## start Selected passage

Echo
War Child
Can I just say how pleased I am to see PLEBA girls, one by one, discovering the delicious phenomenon that is Edge?
I gotta tell ya, over the years I've tried to convert many an acquaintance. While I was not always successful at getting others as involved w/ the power of the music and all that, strangely enough all these people seem to find some attachment to Edge. I've developed more inside jokes with friends about Edge than about Bono, even!
Examples:
1. I'm taking a walk w/ my roommate at the time. We'd just watched Popmart, and I noted to her, "Doesn't the Edge's moustache make him look like a porn star?" Right then, this woman passes by us, and hears a few *ahem* key words in what I said, and does an obvious double take as she passes. We see her do it, and crack up. I voice this woman's thoughts to my roommate:
"Edge is a porn star?"
So from then on, whenever things were in a state of confusion, we would pause, look around, and say in unison, "Wait, what?! Edge is a porn star?!"
2. The aforementioned roommate and I lived about a block away from Seattle's famous Edgewater Inn, a hotel built right on the water specifically for the 1962 World's Fair. There's a big red neon sign on the side of the building that says EDGEWATER INN. One night, we stopped in front of it, and I held up my hand in front of me so that WATER INN was blocked from my view, and I yelled "EDGE!" And thus a tradition was born.
So if you're in Seattle, and you pass this sign, hold up your hand (kind of like a Nazi salute, but with your palm out and thumb apart) in the Designated International Symbol for the Edge (D.I.S.E.) and yell "EDGE!" on behalf of myself and all of PLEBA.
3. Ever since we watched the live Edge chat together the other day, my buddy Scott and I have a new way to tell each other off if one of us is being a smart-ass:
"Feck off, Bono!"
4. Every time my ex-boyfriend and I watched Rock N' Roll Jeopardy together, I always had to call out, "I'll take 'Irish Guitarists Who Always Wear Hats That I Wanna F**k' for 500, Alex!"
That's all I can remember right now.
A thought occurs: I posted a few of the above jokes in an online Glossary I set up. Anyone can make one, and stick all their inside jokes and personal stuff in it. If you'd like to view mine, go to:
http://www.vodkatea.com/g/glossary.asp?termid=2970
And I was just thinking: perhaps PLEBA should have its own glossary at vodkatea.com? It would be a shame if "Elevated" "Man Cleavage" and "Edgie- Wedgie-Poo-Poo" were lost to the ages.
I'd be more than happy to set the thing up, if you'll just provide me all the terms. I haven't been here too long, so it'd be up to you to help me complete the list.
-Echo
------------------
Bono-Man! An Epic Superhero Adventure
Experience it at http://www.geocities.com/bonogoestovegas
I gotta tell ya, over the years I've tried to convert many an acquaintance. While I was not always successful at getting others as involved w/ the power of the music and all that, strangely enough all these people seem to find some attachment to Edge. I've developed more inside jokes with friends about Edge than about Bono, even!

## end Selected passage

• Given task
Update the Edge inside-jokes post starting with "3. Ever since" and going on through "remember right now.", swapping "buddy" for "friend".

## start Entries supplied

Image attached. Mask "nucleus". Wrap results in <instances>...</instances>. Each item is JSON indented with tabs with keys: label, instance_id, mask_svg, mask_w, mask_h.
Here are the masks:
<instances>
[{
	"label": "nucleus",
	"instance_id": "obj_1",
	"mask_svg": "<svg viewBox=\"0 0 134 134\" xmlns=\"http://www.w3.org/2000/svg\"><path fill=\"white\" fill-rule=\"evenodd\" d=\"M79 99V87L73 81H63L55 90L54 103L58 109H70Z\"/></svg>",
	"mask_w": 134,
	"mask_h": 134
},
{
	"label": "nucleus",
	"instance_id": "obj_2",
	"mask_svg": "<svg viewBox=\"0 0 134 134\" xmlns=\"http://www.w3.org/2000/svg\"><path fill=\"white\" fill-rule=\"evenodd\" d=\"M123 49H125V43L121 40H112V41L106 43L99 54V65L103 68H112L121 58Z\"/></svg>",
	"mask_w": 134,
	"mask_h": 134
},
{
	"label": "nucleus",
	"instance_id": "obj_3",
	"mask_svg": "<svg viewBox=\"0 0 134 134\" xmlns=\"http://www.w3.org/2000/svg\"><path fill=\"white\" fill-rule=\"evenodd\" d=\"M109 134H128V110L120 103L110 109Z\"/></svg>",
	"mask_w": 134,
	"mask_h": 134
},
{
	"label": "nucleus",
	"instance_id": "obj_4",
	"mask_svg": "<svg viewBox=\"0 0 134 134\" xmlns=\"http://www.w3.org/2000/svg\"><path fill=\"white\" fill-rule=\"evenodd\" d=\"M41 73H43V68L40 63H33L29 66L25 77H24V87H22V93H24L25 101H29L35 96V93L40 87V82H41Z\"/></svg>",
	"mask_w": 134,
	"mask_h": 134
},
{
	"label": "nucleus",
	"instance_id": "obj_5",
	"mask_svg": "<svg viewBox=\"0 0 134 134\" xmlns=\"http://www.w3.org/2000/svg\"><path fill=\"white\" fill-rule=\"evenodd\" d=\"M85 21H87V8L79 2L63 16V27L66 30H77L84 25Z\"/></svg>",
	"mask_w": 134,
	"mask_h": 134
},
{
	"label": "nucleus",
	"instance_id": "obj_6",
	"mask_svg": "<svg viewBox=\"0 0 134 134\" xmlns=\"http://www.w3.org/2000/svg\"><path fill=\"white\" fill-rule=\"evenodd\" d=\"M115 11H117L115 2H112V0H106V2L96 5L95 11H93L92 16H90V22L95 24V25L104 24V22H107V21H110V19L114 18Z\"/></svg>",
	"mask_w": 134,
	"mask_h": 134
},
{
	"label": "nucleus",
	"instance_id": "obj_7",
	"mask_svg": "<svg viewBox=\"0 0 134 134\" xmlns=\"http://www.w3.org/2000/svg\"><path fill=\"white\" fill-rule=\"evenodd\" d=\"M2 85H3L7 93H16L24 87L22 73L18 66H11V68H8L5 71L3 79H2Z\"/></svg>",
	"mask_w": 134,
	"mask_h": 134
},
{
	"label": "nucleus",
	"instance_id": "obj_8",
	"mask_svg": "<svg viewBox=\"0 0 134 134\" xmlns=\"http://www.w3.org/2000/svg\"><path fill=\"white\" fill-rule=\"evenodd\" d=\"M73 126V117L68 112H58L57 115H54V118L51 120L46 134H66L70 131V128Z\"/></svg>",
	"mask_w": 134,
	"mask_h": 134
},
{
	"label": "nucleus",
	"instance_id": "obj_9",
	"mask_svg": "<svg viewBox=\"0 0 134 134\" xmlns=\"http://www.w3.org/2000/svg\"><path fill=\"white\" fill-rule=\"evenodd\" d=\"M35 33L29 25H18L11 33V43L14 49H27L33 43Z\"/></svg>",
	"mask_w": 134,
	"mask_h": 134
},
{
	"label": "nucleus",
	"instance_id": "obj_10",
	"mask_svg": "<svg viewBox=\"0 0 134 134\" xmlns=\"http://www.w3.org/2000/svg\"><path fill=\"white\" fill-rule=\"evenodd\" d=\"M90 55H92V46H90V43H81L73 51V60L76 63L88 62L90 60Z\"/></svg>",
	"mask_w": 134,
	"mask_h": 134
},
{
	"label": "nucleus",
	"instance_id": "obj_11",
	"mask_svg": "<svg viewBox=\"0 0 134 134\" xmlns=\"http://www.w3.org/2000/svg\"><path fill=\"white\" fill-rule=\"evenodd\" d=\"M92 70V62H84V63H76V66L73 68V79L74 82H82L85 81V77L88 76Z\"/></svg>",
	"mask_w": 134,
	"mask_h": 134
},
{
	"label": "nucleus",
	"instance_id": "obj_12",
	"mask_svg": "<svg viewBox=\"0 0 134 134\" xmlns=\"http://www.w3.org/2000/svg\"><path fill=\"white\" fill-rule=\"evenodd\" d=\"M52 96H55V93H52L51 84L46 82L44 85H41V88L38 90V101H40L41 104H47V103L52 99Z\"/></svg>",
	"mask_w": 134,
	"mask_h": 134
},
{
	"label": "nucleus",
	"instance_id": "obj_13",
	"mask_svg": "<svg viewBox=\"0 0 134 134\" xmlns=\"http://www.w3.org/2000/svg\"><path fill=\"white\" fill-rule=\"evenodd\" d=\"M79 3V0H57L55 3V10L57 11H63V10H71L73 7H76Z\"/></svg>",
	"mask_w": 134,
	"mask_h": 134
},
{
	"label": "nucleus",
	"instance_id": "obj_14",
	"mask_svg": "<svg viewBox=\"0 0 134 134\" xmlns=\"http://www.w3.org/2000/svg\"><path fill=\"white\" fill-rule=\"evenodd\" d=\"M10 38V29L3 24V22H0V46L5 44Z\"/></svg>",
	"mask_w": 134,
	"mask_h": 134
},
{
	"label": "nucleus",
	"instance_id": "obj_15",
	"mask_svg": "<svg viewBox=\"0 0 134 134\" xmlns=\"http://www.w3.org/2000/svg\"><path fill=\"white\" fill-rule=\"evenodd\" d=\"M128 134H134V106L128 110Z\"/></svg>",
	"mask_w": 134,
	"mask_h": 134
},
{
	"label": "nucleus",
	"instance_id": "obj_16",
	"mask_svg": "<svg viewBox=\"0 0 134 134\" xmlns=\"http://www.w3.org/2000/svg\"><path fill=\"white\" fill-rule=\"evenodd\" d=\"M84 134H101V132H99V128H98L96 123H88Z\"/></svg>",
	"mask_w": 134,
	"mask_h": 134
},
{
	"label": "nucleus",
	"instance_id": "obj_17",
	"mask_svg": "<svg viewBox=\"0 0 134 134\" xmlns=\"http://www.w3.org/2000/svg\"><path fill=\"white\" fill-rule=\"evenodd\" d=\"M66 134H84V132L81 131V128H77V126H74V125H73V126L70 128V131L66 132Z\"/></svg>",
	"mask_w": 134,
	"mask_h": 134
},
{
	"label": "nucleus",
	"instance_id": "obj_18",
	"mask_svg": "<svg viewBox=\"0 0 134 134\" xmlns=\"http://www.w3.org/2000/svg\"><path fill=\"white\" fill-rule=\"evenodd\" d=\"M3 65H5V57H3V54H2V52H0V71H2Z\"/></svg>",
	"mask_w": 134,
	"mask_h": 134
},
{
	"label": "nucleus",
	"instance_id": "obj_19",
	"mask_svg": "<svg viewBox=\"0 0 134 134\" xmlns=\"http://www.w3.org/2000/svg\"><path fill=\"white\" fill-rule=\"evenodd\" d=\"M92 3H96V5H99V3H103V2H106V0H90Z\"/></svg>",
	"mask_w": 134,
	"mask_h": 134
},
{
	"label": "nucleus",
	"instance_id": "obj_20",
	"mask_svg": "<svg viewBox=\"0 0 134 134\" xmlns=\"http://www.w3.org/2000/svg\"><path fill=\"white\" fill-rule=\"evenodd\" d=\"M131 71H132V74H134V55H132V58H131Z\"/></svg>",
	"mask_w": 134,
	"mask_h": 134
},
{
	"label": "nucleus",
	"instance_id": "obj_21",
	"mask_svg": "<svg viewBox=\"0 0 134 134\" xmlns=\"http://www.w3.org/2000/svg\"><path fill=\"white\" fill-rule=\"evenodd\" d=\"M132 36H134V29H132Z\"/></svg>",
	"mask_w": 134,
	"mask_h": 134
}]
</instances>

## end Entries supplied

• Solution below
3. Ever since we watched the live Edge chat together the other day, my friend Scott and I have a new way to tell each other off if one of us is being a smart-ass:
"Feck off, Bono!"
4. Every time my ex-boyfriend and I watched Rock N' Roll Jeopardy together, I always had to call out, "I'll take 'Irish Guitarists Who Always Wear Hats That I Wanna F**k' for 500, Alex!"
That's all I can remember right now.